The medical condition resulting in CHF includes coronary heart disease which is caused by the accumulation of plaque and the consequent heart attack. Cardiomyopathy is another factor that causes edema, which is a result of damaged heart muscles and heart valve problems (Dehler, Zessin, Bartsch & Mairbaurl, 2006).

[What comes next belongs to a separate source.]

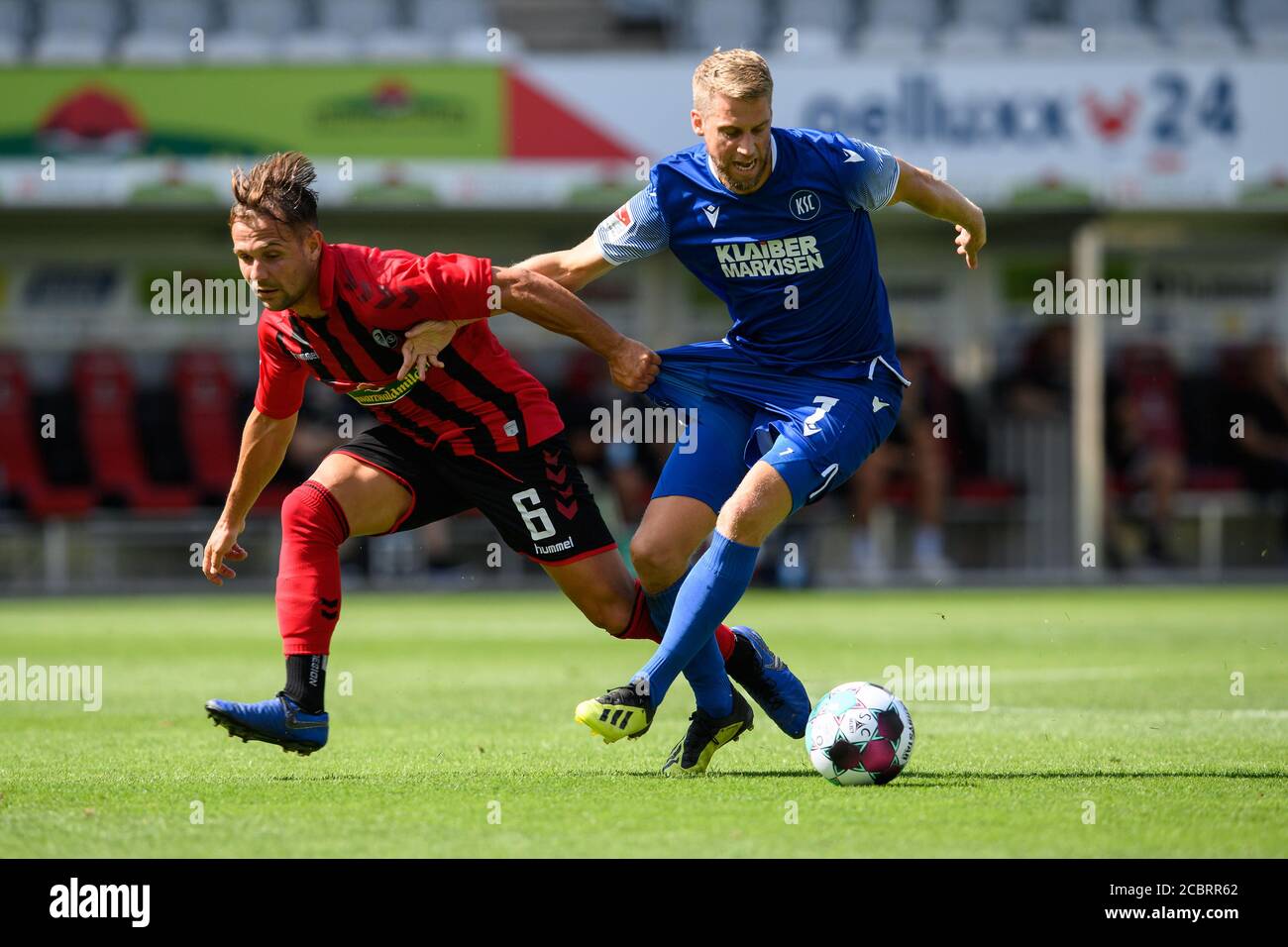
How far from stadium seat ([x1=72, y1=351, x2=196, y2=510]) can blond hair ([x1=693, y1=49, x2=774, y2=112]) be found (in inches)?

Essential hypertension is another risk factor that causes edema. Clinical trials show that when high blood pressure remains uncontrolled, it causes the thickening of the left ventricular muscle, which is the direct cause of coronary artery disease or idiopathic cardiomyopathy. The symptoms of hypertension include shortness of breath swollen feet, fatigue, sudden death, and frequent coughing. Essential hypertension, which is associated with transmicrovascular, remains elevated because of the transcapillary escape of proteins (Diseases and Conditions Pulmonary Edema, 2014). The presence of efferent (postglomerular) arteriolar resistance causes the transmission of oncotic pressure, which decreases peritubular capillary pressure. The resistance of both ultrafiltration coefficient and renal plasma flow underpins the increase in glomerular capillary pressure. A high heart rate combined with high stroke volume leads to cardiac output and high peripheral resistance of essential hypertension.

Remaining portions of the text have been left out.